Funding: Institute for Humane Studies (grant no. IHS019318)
Presentations: IHS Migration & Citizen Workshop (Rice University), APPAM's 47th Annual Fall Research Conference
Upcoming presentations: RFBerlin Migration Forum, Humans of LACEA
Under pressure? Forced Migration and Public Health
with Mateus Maciel (University of Tübingen) and David Zuchowski (University of Valencia)
Abstract: Large-scale forced migration can put pressure on local public services, especially in developing countries with limited fiscal and institutional capacity. This paper examines how the inflow of Venezuelan refugees affects local healthcare outcomes and municipal public finances within Brazil's decentralized universal healthcare system. We exploit cross-municipality variation in refugee exposure and use distance to the country's only official border crossing with Venezuela as an instrument. Our findings show that municipalities with stronger exposure to the inflow of refugees experience a deterioration in local health outcomes. Furthermore, we find that healthcare spending does not keep pace with the rise in demand in affected municipalities. This reflects the relatively poor health of incoming refugees and congestion in the healthcare system. Municipalities finance the increased healthcare costs using their own revenues, diverting resources from other sectors, particularly education. Our findings emphasize the limitations of decentralized health systems in absorbing large, concentrated migration shocks and highlight the need for stronger national support.
Presentations: Graduate Research Workshop (Duke University), PPGE Seminar (UCB), APPAM's 47th Annual Fall Research Conference
Upcoming Presentations: PAA Annual Meeting (St. Louis)
Costless Defection: How Counter-Rhetoric Neutralizes Climate Shaming
with Matias Spektor (FGV) and Guilherme Fasolin (Vanderbilt)

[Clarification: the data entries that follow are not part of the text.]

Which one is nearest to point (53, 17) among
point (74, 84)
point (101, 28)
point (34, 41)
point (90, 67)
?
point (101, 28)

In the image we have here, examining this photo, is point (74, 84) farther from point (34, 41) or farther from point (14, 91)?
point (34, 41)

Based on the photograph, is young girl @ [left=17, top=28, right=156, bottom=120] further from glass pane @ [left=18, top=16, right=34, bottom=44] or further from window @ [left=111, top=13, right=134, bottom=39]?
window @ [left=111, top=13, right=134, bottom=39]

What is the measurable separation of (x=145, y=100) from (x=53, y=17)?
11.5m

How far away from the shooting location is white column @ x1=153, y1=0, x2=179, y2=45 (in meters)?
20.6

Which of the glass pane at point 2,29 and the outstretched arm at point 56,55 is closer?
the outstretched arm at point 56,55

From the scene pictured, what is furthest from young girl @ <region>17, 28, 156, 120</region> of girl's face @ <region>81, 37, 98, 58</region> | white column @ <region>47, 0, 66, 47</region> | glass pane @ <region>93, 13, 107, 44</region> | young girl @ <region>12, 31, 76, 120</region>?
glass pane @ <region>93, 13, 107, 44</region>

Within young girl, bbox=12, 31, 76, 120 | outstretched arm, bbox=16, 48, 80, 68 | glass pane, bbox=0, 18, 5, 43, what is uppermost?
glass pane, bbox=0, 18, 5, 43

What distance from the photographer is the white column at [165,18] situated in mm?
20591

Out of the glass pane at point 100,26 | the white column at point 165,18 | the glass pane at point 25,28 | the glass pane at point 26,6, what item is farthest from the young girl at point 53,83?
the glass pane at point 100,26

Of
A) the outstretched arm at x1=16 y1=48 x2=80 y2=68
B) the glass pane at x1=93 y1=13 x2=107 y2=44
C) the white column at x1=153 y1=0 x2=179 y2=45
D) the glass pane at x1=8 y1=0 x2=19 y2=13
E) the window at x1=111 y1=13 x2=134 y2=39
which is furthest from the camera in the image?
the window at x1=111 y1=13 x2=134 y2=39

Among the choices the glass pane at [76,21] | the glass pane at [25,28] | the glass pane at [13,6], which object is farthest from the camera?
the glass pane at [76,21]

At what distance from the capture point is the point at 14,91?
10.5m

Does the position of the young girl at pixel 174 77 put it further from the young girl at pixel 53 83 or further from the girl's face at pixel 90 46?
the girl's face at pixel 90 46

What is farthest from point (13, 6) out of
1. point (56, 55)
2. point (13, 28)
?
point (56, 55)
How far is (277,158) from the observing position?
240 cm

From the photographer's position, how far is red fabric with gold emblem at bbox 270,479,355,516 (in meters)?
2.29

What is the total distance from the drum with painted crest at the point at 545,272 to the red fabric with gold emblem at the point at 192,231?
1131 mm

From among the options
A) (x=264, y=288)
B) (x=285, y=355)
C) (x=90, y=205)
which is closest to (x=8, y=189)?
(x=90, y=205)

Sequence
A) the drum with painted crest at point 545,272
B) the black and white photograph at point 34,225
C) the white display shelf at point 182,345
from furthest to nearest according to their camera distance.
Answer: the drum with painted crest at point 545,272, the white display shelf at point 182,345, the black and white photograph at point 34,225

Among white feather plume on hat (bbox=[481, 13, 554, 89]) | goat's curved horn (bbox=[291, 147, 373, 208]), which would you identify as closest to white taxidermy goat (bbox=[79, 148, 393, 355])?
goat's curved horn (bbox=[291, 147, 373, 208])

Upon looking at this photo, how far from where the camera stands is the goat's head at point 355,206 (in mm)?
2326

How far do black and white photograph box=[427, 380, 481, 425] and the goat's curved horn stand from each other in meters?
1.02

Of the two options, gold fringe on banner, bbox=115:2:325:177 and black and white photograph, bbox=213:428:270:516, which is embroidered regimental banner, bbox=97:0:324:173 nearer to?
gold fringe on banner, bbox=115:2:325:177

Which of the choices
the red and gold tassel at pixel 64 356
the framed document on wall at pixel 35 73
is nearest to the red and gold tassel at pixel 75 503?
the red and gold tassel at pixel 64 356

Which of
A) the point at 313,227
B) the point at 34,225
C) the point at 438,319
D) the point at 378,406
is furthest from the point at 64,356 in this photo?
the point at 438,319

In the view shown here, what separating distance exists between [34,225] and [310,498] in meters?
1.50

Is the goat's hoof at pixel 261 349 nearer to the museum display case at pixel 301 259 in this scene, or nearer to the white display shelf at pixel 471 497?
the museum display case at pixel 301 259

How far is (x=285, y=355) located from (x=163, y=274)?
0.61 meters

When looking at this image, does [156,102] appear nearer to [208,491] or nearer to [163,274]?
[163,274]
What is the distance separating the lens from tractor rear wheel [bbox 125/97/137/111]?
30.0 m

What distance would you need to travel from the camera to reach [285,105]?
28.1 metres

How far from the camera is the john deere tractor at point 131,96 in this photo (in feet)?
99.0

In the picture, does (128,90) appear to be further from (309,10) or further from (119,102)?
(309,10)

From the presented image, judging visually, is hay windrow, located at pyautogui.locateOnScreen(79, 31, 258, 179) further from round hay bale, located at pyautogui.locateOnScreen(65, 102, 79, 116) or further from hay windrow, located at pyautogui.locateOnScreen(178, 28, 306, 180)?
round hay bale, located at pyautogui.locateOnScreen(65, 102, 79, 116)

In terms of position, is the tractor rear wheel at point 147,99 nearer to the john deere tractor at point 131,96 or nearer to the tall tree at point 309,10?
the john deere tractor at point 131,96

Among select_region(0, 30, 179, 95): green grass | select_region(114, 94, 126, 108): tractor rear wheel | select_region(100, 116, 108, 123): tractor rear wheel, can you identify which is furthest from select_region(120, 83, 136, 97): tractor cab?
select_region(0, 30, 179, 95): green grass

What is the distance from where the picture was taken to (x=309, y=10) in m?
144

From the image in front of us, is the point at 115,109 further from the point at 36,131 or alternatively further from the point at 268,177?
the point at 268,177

Abstract: The Paris Agreement relies on reputational enforcement rather than sanctions to induce compliance. Existing research—based largely on advanced democracies—finds that foreign climate shaming generates domestic audience costs for noncompliant leaders and that elite counter-rhetoric rarely attenuates these effects. Using two survey experiments (N ≈ 6,100) and post-experimental focus groups in Brazil, we identify conditions under which this enforcement logic breaks down. We replicate a core finding: foreign shaming reduces incumbent support under partial, but not total, noncompliance. We then show that incumbent counter-rhetoric invoking historical responsibility, reciprocity, and sovereignty fully eliminates—and often reverses—the political costs of shaming. Qualitative evidence suggests that these messages activate distributive and sovereignty-based considerations that lead citizens to reinterpret foreign criticism as unfair or intrusive. Under these conditions, reputational pressure fails to generate audience costs, rendering defection politically costless.